A wishlist for parallel corpora tools
Pluczek
Flexibility
More input and output formats support. The most wanted would be: Paraconc, CWB, Parasol, Intercorp, tmx. Converting from one format to another.
Functionality
- implementation of a sentence-splitting module, hopefully language specific, with the possiblity for modification by the user depending on the genre of the text. (This could also be developed as an independent module to be used with UGTag and other programs.)
- including more functionality of Hunalign, with a description of the features and explanation of consequences of their use (most likely will demand contact with HunAlign developers, as it does not seem to be well-documented).
- (opt) enabling the user to modify Hunalign's heuristics
Robustness
- The program crashes if it meets problems. The error reports are illegible.
- Hunalign sometimes cuts off the end of the text. Pluczek should try to restore the lost pieces.

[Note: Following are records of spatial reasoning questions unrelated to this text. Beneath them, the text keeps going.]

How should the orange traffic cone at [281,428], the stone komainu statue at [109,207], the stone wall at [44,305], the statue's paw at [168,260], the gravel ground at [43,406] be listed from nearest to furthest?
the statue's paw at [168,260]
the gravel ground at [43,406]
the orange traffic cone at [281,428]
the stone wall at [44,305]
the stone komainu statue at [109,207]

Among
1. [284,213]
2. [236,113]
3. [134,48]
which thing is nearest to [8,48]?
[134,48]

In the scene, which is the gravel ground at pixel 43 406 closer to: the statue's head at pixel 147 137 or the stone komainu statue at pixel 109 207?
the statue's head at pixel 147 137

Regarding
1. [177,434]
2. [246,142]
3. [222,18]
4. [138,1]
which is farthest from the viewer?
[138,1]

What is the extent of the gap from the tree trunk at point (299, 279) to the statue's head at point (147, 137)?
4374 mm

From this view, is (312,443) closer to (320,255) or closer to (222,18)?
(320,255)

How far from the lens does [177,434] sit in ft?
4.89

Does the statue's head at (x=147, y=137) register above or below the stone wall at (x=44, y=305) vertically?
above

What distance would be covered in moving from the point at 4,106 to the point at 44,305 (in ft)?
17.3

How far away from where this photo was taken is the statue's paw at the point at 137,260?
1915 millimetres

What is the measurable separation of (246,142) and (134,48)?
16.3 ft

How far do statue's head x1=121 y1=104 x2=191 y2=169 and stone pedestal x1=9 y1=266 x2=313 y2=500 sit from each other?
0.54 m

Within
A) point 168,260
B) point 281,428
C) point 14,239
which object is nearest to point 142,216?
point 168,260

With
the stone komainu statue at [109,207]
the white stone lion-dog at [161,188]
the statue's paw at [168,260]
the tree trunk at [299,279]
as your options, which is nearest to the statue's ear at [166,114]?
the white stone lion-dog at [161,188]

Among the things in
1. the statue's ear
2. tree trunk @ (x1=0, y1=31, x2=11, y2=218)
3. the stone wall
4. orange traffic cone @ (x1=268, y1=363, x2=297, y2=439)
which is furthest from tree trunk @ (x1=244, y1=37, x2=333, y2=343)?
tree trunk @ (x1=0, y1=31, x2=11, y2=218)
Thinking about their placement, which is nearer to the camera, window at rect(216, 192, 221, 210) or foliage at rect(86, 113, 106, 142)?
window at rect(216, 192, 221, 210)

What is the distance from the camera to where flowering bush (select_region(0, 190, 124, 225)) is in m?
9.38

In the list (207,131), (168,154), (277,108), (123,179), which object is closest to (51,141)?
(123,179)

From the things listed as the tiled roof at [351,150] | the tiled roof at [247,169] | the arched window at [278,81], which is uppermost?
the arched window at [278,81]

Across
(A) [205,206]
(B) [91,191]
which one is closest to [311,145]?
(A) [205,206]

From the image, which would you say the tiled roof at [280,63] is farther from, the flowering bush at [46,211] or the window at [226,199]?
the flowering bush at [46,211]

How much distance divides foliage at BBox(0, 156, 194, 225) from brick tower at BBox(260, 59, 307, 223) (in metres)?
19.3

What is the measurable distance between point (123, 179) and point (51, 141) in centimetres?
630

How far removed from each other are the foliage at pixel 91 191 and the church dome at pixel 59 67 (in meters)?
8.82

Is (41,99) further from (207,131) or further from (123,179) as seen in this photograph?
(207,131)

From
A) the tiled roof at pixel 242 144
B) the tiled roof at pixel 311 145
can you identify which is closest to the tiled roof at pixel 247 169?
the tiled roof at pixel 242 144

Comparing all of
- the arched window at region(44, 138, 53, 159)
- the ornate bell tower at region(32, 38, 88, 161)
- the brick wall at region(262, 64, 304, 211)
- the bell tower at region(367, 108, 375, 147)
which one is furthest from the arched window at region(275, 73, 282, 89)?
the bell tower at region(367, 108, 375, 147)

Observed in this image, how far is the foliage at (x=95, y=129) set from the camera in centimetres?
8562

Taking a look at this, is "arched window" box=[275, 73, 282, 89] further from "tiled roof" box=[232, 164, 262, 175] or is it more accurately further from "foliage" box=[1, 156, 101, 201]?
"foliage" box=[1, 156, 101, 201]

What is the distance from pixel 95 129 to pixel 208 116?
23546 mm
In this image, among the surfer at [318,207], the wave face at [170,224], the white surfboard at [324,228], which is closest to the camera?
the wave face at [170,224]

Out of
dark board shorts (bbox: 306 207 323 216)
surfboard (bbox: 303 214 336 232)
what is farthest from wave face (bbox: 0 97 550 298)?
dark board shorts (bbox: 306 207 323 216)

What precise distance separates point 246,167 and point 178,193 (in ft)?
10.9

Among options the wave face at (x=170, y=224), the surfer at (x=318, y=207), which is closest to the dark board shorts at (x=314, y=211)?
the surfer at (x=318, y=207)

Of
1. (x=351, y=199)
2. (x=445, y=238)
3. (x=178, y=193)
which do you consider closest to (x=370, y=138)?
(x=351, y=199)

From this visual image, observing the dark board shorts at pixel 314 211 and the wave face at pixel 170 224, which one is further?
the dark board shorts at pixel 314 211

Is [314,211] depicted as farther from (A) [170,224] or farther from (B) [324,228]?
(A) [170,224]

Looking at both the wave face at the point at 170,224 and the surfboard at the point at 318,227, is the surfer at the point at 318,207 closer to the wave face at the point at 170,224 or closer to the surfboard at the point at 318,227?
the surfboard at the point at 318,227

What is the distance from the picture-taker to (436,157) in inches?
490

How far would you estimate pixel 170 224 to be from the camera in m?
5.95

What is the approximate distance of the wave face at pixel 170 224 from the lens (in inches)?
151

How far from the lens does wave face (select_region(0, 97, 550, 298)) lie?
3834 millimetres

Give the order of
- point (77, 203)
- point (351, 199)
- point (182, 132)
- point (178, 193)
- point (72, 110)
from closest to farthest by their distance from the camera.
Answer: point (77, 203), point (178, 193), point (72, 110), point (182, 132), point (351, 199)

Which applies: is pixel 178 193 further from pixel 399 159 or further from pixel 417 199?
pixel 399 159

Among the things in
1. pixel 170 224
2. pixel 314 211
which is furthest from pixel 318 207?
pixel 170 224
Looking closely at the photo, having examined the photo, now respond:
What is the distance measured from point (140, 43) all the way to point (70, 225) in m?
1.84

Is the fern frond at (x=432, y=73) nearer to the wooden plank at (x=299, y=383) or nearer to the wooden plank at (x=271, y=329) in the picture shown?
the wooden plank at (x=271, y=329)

Some testing and visual reports could be helpful.
- visualization of the pre- and post-alignment could be helpful to evaluate the functionality of Hunalign and adjust configuration accordingly.
Major
- cross-platformness
- localization to more languages
UGTag related features
Adapting ugtag to work with standoff TEI based corpora.
Extending UGTag to use LanguageTool's disambiguation and Jarek Lipski's SRX library for
sentence splitting.